> [What the task asks] Turn every line of the entries below into a JSON list of strings, one string per line, leaving out blank lines and any pictures.

> [Entries supplied]
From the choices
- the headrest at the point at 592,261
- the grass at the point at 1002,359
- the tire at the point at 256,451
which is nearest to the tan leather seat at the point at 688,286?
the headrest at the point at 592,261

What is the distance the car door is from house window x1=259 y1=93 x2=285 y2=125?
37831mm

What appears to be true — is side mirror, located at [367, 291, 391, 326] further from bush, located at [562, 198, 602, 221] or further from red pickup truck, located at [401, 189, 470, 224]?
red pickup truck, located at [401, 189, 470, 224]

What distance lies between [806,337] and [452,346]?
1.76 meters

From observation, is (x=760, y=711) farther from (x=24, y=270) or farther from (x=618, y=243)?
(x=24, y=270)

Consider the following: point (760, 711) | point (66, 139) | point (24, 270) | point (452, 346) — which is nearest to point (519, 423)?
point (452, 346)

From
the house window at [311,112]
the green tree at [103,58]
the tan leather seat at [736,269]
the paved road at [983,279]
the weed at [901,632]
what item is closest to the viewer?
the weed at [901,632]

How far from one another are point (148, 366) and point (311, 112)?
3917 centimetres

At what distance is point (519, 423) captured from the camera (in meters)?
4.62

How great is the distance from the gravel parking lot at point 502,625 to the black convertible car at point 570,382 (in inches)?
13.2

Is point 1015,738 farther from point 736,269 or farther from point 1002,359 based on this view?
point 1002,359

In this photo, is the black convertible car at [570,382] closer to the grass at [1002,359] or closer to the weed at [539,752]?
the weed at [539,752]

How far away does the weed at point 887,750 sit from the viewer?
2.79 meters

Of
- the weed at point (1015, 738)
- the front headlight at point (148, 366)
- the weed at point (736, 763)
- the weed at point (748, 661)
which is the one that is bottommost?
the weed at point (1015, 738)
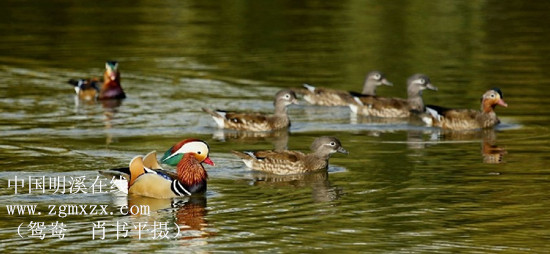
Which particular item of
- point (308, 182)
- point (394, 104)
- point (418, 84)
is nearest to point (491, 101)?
point (418, 84)

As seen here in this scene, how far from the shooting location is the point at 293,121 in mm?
22875

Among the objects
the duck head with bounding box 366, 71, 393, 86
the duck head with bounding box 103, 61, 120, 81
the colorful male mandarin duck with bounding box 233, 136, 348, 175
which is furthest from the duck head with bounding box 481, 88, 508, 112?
the duck head with bounding box 103, 61, 120, 81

> [Output]
[
  "From the choices",
  "- the headrest at the point at 592,261",
  "- the grass at the point at 1002,359",
  "- the tire at the point at 256,451",
  "which is nearest to the tan leather seat at the point at 688,286?",
  "the headrest at the point at 592,261",
  "What is the distance the car door is from house window x1=259 y1=93 x2=285 y2=125?",
  "37831mm",
  "What appears to be true — is side mirror, located at [367, 291, 391, 326] further from bush, located at [562, 198, 602, 221] or further from red pickup truck, located at [401, 189, 470, 224]?",
  "red pickup truck, located at [401, 189, 470, 224]",
  "What distance lies between [806,337] and [452,346]?",
  "1.76 meters",
  "From observation, is (x=760, y=711) farther from (x=24, y=270) or farther from (x=618, y=243)?",
  "(x=24, y=270)",
  "Consider the following: point (760, 711) | point (66, 139) | point (24, 270) | point (452, 346) — which is nearest to point (519, 423)?",
  "point (452, 346)",
  "From",
  "the house window at [311,112]",
  "the green tree at [103,58]",
  "the tan leather seat at [736,269]",
  "the paved road at [983,279]",
  "the weed at [901,632]",
  "what item is closest to the viewer?",
  "the weed at [901,632]",
  "How far from one another are point (148, 366) and point (311, 112)?",
  "3917 centimetres",
  "At what distance is point (519, 423) captured from the camera (in meters)?",
  "4.62",
  "How great is the distance from the gravel parking lot at point 502,625 to the black convertible car at point 570,382 (in inches)?",
  "13.2",
  "Is point 1015,738 farther from point 736,269 or farther from point 1002,359 based on this view?",
  "point 1002,359",
  "In this photo, is the black convertible car at [570,382] closer to the grass at [1002,359] or closer to the weed at [539,752]?",
  "the weed at [539,752]",
  "How far away does the weed at point 887,750 sit from the viewer?",
  "2.79 meters",
  "Of",
  "- the weed at point (1015, 738)",
  "- the front headlight at point (148, 366)",
  "- the weed at point (736, 763)",
  "- the weed at point (748, 661)",
  "which is the one that is bottommost?",
  "the weed at point (1015, 738)",
  "Which particular item of",
  "- point (308, 182)",
  "- point (394, 104)",
  "- point (418, 84)",
  "is nearest to point (491, 101)?",
  "point (418, 84)",
  "As seen here in this scene, how far from the shooting location is the point at 293,121 in mm?",
  "22875",
  "Among the objects",
  "the duck head with bounding box 366, 71, 393, 86",
  "the duck head with bounding box 103, 61, 120, 81",
  "the colorful male mandarin duck with bounding box 233, 136, 348, 175",
  "which is furthest from the duck head with bounding box 481, 88, 508, 112?",
  "the duck head with bounding box 103, 61, 120, 81"
]